Reference:  
https://huggingface.co/docs/transformers/v4.17.0/en/tasks/sequence_classification  
https://huggingface.co/course/chapter3/3?fw=pt

## Preparing Variables

In [1]:
# Optional
from google.colab import drive
drive.mount('/content/drive')

Mounted at /content/drive


In [2]:
seq_length = 256
pad_approach = "max_length"
bert_huggingface = "indolem/indobertweet-base-uncased" #uncased because we're using lower casing for all text data
num_epoch = 3

files = {
    "train" : "/content/drive/Shareddrives/Riset Sentimen Vaksin COVID: Yaudahlah/Riset/Data/4.1 Train Test Baru/50 Manual/train.csv",
    "test" : "/content/drive/Shareddrives/Riset Sentimen Vaksin COVID: Yaudahlah/Riset/Data/4.1 Train Test Baru/50 Manual/test.csv"
}

save_model_path = "/content/drive/Shareddrives/Riset Sentimen Vaksin COVID: Yaudahlah/Riset/Data/4.1 Train Test Baru/50 Manual/model/IndoBERTweet"

load_model = True
load_path = "/content/drive/Shareddrives/Riset Sentimen Vaksin COVID: Yaudahlah/Riset/Data/4.1 Train Test Baru/50 Manual/model/IndoBERTweet"

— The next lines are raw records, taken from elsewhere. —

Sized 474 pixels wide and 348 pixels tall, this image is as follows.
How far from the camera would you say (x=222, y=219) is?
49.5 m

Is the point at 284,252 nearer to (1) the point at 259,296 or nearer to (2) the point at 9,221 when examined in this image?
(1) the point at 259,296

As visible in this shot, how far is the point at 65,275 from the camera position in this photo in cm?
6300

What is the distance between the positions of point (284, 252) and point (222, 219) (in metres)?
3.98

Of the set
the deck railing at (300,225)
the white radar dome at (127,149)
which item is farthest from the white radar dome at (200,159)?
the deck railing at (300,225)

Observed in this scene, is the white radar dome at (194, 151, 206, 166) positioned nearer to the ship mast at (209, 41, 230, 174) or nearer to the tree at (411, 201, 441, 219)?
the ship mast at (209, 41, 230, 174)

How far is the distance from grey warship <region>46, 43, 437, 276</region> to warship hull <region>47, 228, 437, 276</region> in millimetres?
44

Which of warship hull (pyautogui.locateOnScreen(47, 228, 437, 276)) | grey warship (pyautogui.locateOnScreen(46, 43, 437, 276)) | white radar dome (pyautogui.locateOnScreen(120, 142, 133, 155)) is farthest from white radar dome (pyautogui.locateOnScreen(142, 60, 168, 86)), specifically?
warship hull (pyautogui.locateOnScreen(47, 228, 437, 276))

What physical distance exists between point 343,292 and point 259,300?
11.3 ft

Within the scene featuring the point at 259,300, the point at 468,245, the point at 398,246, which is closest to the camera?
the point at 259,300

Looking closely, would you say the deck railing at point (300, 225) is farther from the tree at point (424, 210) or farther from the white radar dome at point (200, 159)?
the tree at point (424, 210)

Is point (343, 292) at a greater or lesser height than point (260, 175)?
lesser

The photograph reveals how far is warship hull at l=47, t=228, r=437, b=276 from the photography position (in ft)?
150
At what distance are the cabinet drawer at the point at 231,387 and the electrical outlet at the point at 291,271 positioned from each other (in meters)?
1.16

## Install Prerequisite Library

In [3]:
!pip install transformers
!pip install datasets

Looking in indexes: https://pypi.org/simple, https://us-python.pkg.dev/colab-wheels/public/simple/
Collecting transformers
  Downloading transformers-4.20.1-py3-none-any.whl (4.4 MB)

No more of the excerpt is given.